[Chimayo table scarf, hand-woven wool tapestry, ca.1960's. Through Allan Arthur.]
Southwestern-inspired design is clearly back in vogue, but I think it's still hard for a lot of people to see textiles associated with the American Southwest and Mexico (Navajo rugs and blankets, Mexican serapes) without thinking of Southwestern theme rooms they've seen in the past.
[Detail, early-20th-century Navajo horse blanket, hand-woven wool. Through Allan Arthur.]
So, sometimes it's helpful to look at the textiles in isolation. Just study the graphic lines and colors, and pretend the horse blanket is a painting.
[Early-20th-century Navajo horse blanket, hand-woven wool. Through Allan Arthur.]
This approach opens up a whole new world of possibilities. In Atlanta, Allan Arthur has a range of vintage Pueblo and Rio Grande textiles, Mexican serapes, and Southwestern pieces that could be used to upholster a bench, or thrown over a sofa or a table. And of course he also has rugs.
This mid-century hand-woven wool Navajo rug resembles Op Art. Picture a pattern like this paired with a sleek lacquered bedside table or a glamorous traditional lamp. How about Southeast meets Southwest?
[Visit the Peabody Essex Museum to see Rare Bird of Fashion: The Irreverent Iris Apfel.]
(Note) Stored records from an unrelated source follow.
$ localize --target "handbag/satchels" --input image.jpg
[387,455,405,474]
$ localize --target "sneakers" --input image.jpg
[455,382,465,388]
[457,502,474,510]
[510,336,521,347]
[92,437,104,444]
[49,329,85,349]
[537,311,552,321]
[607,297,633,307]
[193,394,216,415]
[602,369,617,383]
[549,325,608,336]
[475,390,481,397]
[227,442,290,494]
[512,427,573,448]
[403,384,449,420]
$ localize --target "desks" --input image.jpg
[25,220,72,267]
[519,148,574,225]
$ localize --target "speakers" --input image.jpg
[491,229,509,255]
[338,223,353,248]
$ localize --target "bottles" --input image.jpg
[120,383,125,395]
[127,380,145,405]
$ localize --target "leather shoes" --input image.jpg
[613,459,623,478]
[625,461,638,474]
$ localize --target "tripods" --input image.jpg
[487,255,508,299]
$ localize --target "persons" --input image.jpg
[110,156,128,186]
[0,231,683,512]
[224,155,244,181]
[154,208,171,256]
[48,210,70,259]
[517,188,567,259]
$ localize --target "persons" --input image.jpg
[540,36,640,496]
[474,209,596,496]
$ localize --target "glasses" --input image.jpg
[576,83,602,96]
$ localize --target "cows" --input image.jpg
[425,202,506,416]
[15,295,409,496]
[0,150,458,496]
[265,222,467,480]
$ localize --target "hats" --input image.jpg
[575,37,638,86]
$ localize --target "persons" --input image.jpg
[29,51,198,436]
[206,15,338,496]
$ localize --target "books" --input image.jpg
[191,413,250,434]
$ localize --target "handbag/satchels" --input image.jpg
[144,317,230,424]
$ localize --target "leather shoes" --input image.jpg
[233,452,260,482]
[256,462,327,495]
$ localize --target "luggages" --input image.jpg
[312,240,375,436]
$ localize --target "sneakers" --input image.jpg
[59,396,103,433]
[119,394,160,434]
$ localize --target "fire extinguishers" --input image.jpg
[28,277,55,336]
And again there's Iris Apfel. Check out her fringed jacket, above, as seen in the Peabody Essex Museum video. Whether it relates to rooms or outfits, we hear so often about drawing upon diverse cultural influences that the advice can start to sound cliche. But Iris truly does this, mixing the Far East and West, with unique results.
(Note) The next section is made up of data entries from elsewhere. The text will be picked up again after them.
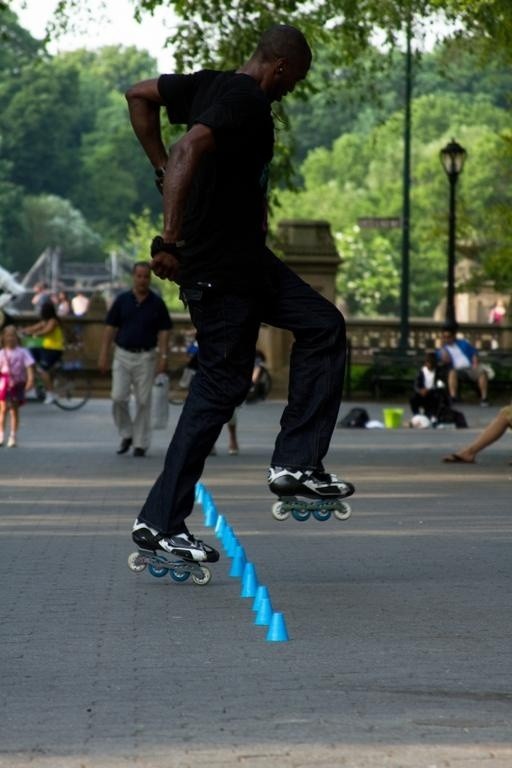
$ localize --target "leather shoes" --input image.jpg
[133,447,145,457]
[116,436,132,453]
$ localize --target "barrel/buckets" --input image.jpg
[382,407,406,429]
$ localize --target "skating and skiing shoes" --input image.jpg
[267,464,356,521]
[127,518,218,586]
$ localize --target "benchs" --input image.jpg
[368,350,497,397]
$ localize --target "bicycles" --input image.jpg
[167,360,274,406]
[16,329,94,412]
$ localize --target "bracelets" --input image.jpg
[155,166,168,191]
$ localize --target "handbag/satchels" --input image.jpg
[9,383,27,409]
[339,408,368,428]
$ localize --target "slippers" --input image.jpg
[443,453,475,463]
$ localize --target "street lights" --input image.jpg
[437,135,469,321]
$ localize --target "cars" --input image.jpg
[0,245,131,317]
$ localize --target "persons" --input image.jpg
[209,409,241,455]
[407,330,489,430]
[248,348,265,387]
[488,297,508,349]
[0,281,89,447]
[439,405,510,465]
[156,326,201,387]
[127,27,355,584]
[97,262,173,457]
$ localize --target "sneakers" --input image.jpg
[7,438,18,447]
[0,435,4,445]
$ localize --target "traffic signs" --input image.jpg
[357,217,400,229]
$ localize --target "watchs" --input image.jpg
[148,234,183,253]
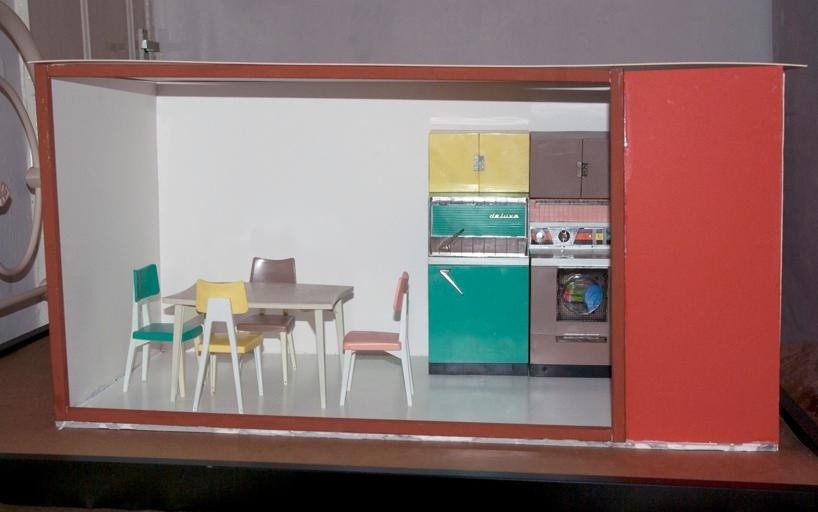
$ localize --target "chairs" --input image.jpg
[340,269,417,408]
[121,256,299,414]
In the Western epic, Giant, Elizabeth Taylor's character, Leslie, retains her polished East Coast style throughout the film, occasionally incorporating a nod to her new home state, Texas. A similar strategy could work in a room. In addition to textiles, Allan Arthur has a few colorful Plains beaded objects and vintage baskets-- just to jump-start your creative process.
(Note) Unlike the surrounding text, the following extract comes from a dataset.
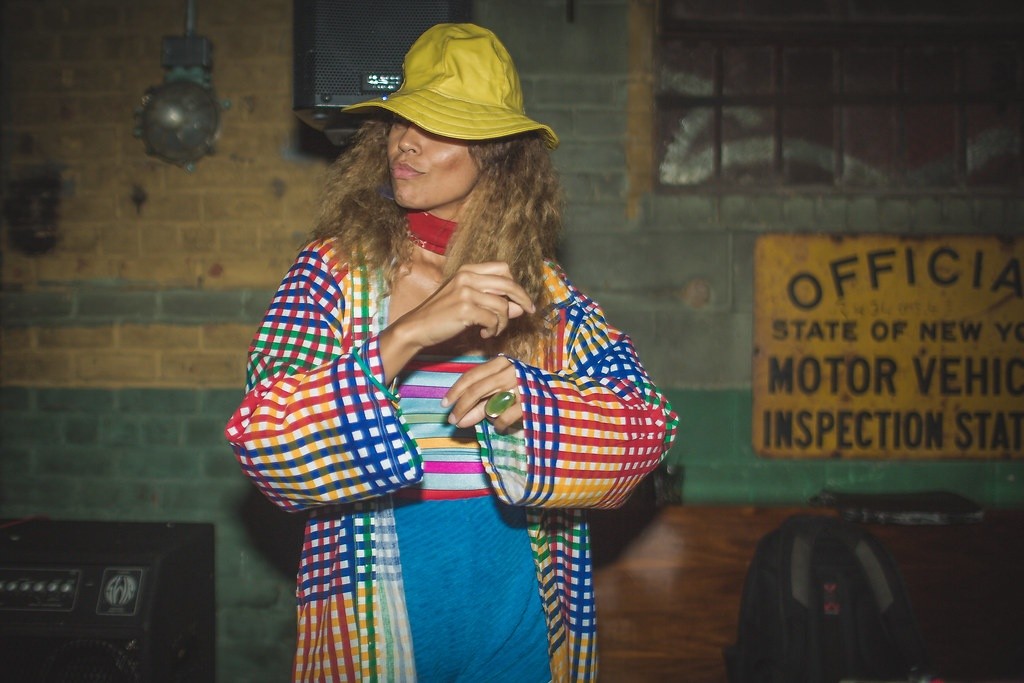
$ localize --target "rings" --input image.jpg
[484,391,515,417]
[Eastern Woodlands basket, mid-20th-century. Okay, not Southwestern, but reportedly represents Native American work. Through Allan Arthur.]
[Shifting to the Southeast: Cherokee oriole basket, North Carolina, 20th century. Through Allan Arthur.]
[Choctaw work basket, Mississippi, first quarter 20th century. Through Allan Arthur.]
For more Navajo eye candy, I like to explore Ralph Lauren's Gift Vault. The circa 1880 Navajo saddle blanket, above, has been sold but its graphic design is endlessly inspiring.
I love how the RL team describes Indian Man In High-Top Sneakers, a framed photograph from the Gift Vault (also now sold), as culture connecting.